ÖLÜMÜNDE SORUMLULUĞU BULUNDUĞU BEBEĞİ HATIRLAMADI
Dursun Eryılmaz, “Melek Süleymanoğlu bebek hatırlayamadığım bir bebek. Ama anladığım kadarıyla bebek solunum sıkıntısı ile başka bir hastaneden bize geliyor” dedi.

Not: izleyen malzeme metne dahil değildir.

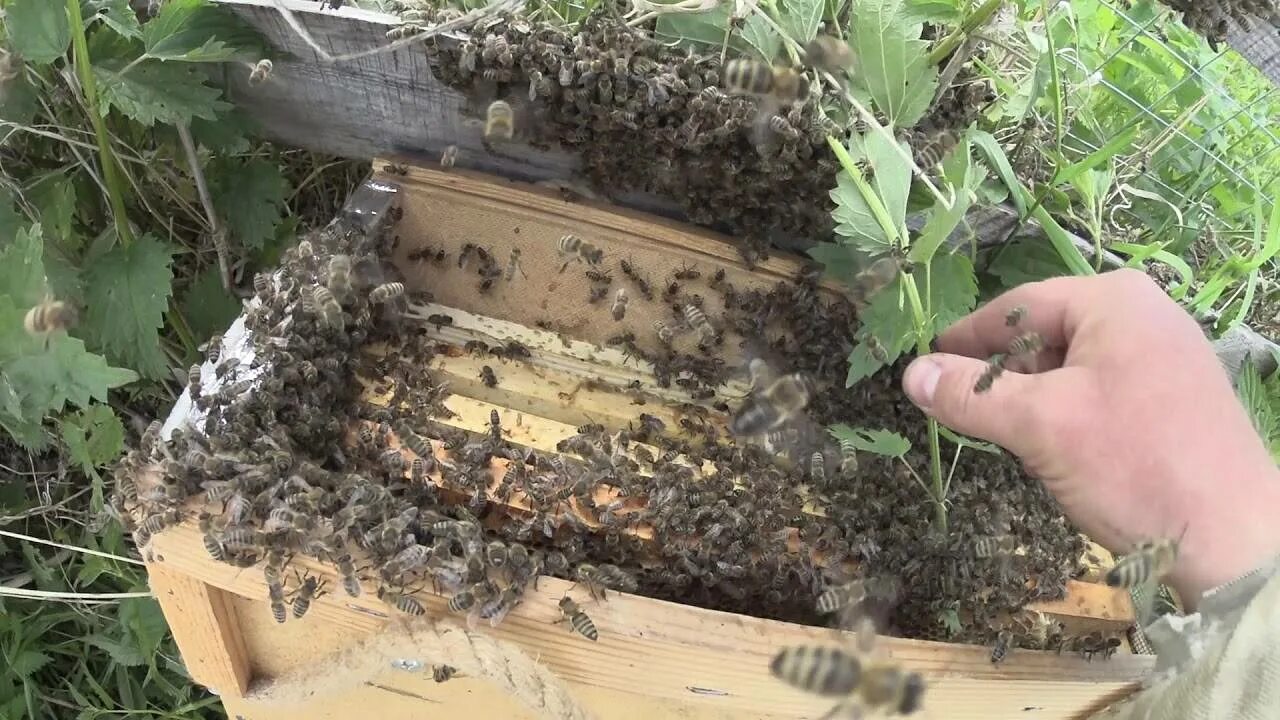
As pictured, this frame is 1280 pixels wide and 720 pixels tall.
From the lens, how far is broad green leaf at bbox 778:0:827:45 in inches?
113

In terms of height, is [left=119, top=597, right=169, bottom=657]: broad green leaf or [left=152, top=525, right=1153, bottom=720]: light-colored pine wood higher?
[left=152, top=525, right=1153, bottom=720]: light-colored pine wood

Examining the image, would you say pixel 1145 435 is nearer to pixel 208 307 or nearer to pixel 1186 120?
pixel 1186 120

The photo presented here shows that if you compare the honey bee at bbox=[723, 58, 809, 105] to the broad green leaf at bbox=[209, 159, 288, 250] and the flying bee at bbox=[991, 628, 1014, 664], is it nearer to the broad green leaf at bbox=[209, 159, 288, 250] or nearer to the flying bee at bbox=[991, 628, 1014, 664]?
the flying bee at bbox=[991, 628, 1014, 664]

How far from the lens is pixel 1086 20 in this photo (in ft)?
10.8

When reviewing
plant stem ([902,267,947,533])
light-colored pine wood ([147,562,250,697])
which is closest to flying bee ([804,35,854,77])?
plant stem ([902,267,947,533])

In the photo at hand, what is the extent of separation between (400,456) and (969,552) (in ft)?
6.13

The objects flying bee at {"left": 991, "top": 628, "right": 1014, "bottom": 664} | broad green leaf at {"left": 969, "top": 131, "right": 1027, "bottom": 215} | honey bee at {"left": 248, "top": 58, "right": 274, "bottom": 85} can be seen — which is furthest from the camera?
honey bee at {"left": 248, "top": 58, "right": 274, "bottom": 85}

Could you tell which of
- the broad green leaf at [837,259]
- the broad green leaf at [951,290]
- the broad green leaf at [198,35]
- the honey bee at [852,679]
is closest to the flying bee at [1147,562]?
the honey bee at [852,679]

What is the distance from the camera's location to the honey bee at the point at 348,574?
7.56 ft

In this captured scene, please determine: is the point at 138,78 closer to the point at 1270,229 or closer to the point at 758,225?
the point at 758,225

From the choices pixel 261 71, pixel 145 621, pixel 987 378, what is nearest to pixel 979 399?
pixel 987 378

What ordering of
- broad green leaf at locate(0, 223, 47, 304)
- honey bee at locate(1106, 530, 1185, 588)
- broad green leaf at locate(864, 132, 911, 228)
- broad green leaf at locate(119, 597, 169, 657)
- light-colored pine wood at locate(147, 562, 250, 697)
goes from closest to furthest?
1. honey bee at locate(1106, 530, 1185, 588)
2. light-colored pine wood at locate(147, 562, 250, 697)
3. broad green leaf at locate(864, 132, 911, 228)
4. broad green leaf at locate(0, 223, 47, 304)
5. broad green leaf at locate(119, 597, 169, 657)

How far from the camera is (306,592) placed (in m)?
2.34

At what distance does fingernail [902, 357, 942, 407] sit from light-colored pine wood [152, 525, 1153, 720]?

MAAŞ ALDIĞIM ŞİRKET KİMİN BİLMİYORUM
Sanık Eryılmaz savunmasının devamında, “Benim maaşım şirketten yatıyordu. Şirketin kimin olduğunu bilmiyordum. Tutuklanmadan birkaç ay önce Fırat Sarı’yı gördüm. ‘Ben buranın işletmesini devraldım’ dedi. Ben o şekilde Fırat Sarı’dan maaş aldığımı anladım. Bizde günlük epikriz yazacağız diye bir kural yok. Notlar alıyorduk. Sonrasında da yazabilirdik” ifadelerini kullandı.